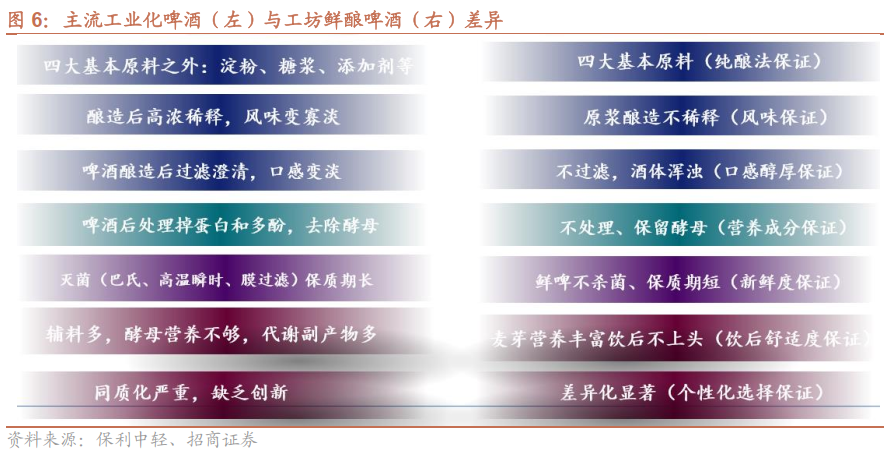 图 6：主流工业化啤酒（左）与工坊鲜酿啤酒（右）差异

四大基本原料之外：淀粉、糖浆、添加剂等

酿造后高浓稀释，风味变寡淡

啤酒酿造后过滤澄清，口感变淡

啤酒后处理掉蛋白和多酚，去除酵母

灭菌（巴氏、高温瞬时、膜过滤）保质期长

辅料多，酵母营养不够，代谢副产物多

同质化严重，缺乏创新

四大基本原料（纯酿法保证）

原浆酿造不稀释（风味保证）

不过滤，酒体浑浊（口感醇厚保证）

不处理、保留酵母（营养成分保证）

鲜啤不杀菌、保质期短（新鲜度保证）

麦芽营养丰富饮后不上头（饮后舒适度保证）

差异化显著（个性化选择保证）

资料来源：保利中轻、招商证券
==================================================
Without changing a word, retype the data above and omit its pictures.

▶ [TASK RESPONSE]
 图 6：主流工业化啤酒（左）与工坊鲜酿啤酒（右）差异

四大基本原料之外：淀粉、糖浆、添加剂等

酿造后高浓稀释，风味变寡淡

啤酒酿造后过滤澄清，口感变淡

啤酒后处理掉蛋白和多酚，去除酵母

灭菌（巴氏、高温瞬时、膜过滤）保质期长

辅料多，酵母营养不够，代谢副产物多

同质化严重，缺乏创新

四大基本原料（纯酿法保证）

原浆酿造不稀释（风味保证）

不过滤，酒体浑浊（口感醇厚保证）

不处理、保留酵母（营养成分保证）

鲜啤不杀菌、保质期短（新鲜度保证）

麦芽营养丰富饮后不上头（饮后舒适度保证）

差异化显著（个性化选择保证）

资料来源：保利中轻、招商证券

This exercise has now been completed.